Behind the scene¶
mhcflow
features a modular design and is composed of
four components: fisher
, realigner
, typer
, and finalizer
. The purpose
of this page is to address the following questions:
- What does each component do?
- Which filter(s) are used (both explicitly and implicitly)?
- What are the limitations of the current implementation?
Refer to the
diagram
for an overview of mhcflow
workflow.
Fisher¶
The fisher
component extracts reads sequenced from DNA molecules originating
from MHC class I and II genes. It employs two primary strategies to identify
HLA-derived reads:
- Reads with Kmer sequence matches
- Reads mapped to the HLA regions specified in a BED file
Kmer-matching reads¶
mhcflow
utilizes the Aho-Corasick algorithm (via the
pyahocorasick package) to efficiently
detect reads containing matching Kmer sequences. In this process, only reads
that are mapped to chromosome 6 or are unplaced in the genomic alignments
are analyzed. This targeted (greedy) approach is based on
experiments showing that the vast majority of Kmer-matching reads
originate from chromosome 6, while reads from other chromosomes contribute
negligibly. Due to the polymorphic nature of MHC sequences, mhcflow
also examines unplaced reads that have Kmer matches.
Note
Unplaced reads refer to those that do not have a determined placement anywhere on a given reference-they are not considered unmapped by definition.
Note
A limitation of this Kmer fishing strategy is that it only captures
reads with exact matches. Consequently, any sequencing errors reduces
its efficiency. To compensate for this limitation,
mhcflow
also extracts all reads from a predefined list of
HLA regions (regardless of the presence of Kmer sequence pattern),
as described in the next section.
Reads from HLA regions¶
Extracting all reads from a predefined list of HLA regions enables mhcflow
to capture HLA-derived reads that might be missed by the Kmer-fishing process
due to sequencing errors.
Note
In its simplest form, you can specify only the regions to the HLA genes you intend to type, which generally produces good results. Alternatively, you may specify additional regions to potentially capture more HLA-derived reads. However, based on experiments with 1000 genome samples, obtaining more fished reads does not necessarily translate to improved typing accuracy.
Other strategies¶
mhcflow
implements the original fishing strategy from the polysolver
algorithm, which extracts reads from genomic alignments. There are alternative
approaches to capturing HLA-derived reads. For example, Optitype
directly aligns all reads from a sequencing sample against the HLA reference.
- Advantages
- Captures HLA-derived reads with improved sensitivity. It not only detects a greater number of reads but also identify reads that are more likely to be HLA-derived.
- Does not rely on genomic alignment and can be initiated at the begining of a workflow after reads trimming.
- Disadvantages
- HLA-derived reads predominantly originate from chromosome 6, as mentioned earlier.
- The razorS3 aligner used by
Optitype
is not memory-efficient.

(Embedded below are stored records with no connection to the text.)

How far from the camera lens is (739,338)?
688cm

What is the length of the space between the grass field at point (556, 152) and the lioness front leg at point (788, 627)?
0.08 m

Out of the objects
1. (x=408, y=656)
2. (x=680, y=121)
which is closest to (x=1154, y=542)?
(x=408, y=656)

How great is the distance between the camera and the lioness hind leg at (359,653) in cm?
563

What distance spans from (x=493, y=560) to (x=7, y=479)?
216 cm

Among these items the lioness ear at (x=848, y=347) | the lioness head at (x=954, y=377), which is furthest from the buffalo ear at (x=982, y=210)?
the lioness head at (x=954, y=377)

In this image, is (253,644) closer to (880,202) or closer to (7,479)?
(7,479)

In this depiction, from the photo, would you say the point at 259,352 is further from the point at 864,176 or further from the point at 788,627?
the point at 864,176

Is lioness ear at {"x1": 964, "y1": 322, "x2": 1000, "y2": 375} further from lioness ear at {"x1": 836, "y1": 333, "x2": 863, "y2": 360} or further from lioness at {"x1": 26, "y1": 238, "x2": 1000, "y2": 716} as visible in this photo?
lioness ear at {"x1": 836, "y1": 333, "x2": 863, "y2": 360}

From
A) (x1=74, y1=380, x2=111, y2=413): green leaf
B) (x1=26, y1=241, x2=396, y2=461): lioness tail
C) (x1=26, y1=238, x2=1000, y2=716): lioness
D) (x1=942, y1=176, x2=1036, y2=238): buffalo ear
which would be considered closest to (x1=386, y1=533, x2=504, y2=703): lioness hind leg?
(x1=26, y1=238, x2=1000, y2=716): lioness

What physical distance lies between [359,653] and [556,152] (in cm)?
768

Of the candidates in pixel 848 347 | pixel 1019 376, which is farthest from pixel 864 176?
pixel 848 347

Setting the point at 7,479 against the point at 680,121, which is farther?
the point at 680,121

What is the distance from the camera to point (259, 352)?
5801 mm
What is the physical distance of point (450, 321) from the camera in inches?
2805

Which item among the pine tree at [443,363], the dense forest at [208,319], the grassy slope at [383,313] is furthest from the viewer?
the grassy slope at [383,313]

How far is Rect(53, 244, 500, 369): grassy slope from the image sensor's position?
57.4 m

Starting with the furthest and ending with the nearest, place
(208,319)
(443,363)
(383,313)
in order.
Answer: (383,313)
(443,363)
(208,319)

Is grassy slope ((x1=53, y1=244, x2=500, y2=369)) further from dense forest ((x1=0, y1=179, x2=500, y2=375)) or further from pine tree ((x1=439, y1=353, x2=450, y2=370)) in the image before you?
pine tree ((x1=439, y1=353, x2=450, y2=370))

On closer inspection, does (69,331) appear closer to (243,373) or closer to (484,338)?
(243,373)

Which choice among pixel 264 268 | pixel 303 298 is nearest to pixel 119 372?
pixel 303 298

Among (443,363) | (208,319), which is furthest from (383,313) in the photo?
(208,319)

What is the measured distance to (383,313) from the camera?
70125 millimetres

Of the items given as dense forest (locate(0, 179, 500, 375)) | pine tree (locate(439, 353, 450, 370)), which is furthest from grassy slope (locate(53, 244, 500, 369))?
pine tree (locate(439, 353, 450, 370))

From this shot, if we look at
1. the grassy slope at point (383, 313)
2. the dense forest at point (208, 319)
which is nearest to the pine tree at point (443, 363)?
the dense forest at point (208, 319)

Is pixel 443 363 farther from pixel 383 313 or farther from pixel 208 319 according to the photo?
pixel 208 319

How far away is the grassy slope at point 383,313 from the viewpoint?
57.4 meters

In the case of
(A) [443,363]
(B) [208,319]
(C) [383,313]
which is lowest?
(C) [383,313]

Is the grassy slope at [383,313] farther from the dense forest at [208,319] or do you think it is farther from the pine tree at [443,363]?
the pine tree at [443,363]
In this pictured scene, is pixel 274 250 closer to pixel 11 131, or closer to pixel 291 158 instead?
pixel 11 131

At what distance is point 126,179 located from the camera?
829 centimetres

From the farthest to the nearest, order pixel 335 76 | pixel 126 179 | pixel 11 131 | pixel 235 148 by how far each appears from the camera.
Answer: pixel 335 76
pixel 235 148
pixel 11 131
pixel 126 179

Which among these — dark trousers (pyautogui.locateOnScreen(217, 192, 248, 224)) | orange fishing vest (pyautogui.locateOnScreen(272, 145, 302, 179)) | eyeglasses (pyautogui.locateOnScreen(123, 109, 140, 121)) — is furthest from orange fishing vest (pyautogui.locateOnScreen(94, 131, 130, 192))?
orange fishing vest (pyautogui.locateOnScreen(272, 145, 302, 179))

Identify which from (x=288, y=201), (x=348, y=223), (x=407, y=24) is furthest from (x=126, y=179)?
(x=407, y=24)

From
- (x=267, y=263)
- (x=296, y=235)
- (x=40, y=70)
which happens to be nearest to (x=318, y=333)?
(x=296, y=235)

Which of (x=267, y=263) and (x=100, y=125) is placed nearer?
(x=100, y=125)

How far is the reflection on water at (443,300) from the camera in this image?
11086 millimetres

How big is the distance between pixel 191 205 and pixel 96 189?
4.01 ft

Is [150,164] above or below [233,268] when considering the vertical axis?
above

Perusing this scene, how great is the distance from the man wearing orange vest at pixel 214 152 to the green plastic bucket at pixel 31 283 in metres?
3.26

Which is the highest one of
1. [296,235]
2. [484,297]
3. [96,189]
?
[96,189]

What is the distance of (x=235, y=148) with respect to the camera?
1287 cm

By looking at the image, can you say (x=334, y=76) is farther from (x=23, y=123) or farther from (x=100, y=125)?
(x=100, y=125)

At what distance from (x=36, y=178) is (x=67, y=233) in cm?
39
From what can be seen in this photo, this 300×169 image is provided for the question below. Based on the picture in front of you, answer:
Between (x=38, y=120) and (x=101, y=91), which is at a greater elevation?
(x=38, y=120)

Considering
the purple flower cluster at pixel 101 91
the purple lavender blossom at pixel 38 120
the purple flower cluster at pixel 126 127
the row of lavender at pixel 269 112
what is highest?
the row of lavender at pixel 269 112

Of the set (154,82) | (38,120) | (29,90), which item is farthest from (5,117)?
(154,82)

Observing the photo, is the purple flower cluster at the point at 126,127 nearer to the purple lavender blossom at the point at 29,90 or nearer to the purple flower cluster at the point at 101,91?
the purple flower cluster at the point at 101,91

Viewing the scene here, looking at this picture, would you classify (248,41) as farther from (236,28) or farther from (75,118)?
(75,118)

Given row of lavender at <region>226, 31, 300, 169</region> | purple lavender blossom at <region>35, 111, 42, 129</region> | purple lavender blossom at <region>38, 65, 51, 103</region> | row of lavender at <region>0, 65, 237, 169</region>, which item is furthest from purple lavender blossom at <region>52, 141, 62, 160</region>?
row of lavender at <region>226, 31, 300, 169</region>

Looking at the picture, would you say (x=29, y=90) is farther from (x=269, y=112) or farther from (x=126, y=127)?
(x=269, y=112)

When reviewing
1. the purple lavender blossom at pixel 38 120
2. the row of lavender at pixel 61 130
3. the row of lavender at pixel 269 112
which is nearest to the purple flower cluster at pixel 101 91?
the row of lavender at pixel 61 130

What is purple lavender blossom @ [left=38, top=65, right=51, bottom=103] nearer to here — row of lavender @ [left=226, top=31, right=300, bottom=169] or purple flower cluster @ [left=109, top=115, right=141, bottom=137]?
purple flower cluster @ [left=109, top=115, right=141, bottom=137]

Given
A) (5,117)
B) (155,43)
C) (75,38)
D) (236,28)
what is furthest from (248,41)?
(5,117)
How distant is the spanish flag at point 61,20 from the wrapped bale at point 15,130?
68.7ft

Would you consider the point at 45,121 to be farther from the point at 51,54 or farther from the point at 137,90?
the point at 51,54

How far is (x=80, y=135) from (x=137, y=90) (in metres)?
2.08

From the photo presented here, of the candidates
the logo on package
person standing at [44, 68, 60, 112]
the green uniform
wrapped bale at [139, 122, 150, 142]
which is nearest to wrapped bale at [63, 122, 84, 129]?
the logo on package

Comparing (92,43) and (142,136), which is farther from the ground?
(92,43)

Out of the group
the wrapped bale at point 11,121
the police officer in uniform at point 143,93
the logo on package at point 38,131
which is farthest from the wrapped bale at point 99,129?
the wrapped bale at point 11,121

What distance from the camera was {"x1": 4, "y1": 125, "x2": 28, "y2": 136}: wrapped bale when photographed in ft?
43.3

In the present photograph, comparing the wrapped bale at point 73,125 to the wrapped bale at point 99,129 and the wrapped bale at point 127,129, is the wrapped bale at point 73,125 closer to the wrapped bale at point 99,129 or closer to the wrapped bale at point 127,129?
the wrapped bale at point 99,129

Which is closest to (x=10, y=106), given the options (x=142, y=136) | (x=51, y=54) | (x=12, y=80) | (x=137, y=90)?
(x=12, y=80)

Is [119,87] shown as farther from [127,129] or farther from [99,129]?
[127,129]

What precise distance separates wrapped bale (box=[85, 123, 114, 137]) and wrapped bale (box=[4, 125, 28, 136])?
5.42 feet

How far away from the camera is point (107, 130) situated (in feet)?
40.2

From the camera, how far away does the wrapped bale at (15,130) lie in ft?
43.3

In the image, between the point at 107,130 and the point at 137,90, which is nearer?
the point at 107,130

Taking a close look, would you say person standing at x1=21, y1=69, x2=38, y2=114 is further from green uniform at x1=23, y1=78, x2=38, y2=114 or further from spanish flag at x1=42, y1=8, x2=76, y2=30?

You must find a balance betten the number of threads and per-thread memory usage, which can be challenging with varying sequencing library sizes.
Realigner¶
The realigner component takes the HLA-derived reads and re-aligns them against
the HLA reference using novoalign
. The realignment process can run in parallel
when mhcflow
is executed with a --nproc
value greater than 1.
Note
The following options are used in the novoalign
command line for
realignment: -R 0 -r All -o FullNW
Note
The realigner component consumes most of the mhcflow
runtime compared
to the other components. The number of reads processed by each realignment
is determined by dividing the total number of HLA-derived reads
by the value of --nproc
.
You can profile your workflow to determine the optimal number of reads
per process based on your assay and computation infrastructure.
For example, in a well-profile assay, the run-to-run variation
in the number of DNA molecules originating from HLA genes
is expected to be minimal. As a result, samples from a study targeting
the similar coverage are likely to yield a consistent number
of HLA-derived reads. Due to variation in pull-down efficiency among
different HLA alleles in targeted assay, it is recommended to determine
the optimal number of reads by profiling those samples with high counts of
HLA-derived reads.
Typer¶
Please refer to the mhctyper documentaton
for further details on the typer
component.
Note
Filters applied silently by mchtyper
can be found
here
Finalizer¶
The finalizer
component generates data ready for downstream analyses:
- Sample-level HLA reference: HLA sequences corresponding to the typed allele for each sample.
- Sample-level HLA realignment: Realignment of HLA-derived reads against the sample-level HLA reference.
Note
In case of presence of homozygous genotypes, the number of reference sequences in the sample-level HLA reference may not match the number of rows in the typing result table.
Note
The realignment output is coordinate-sorted and indexed but does not have duplicates marked.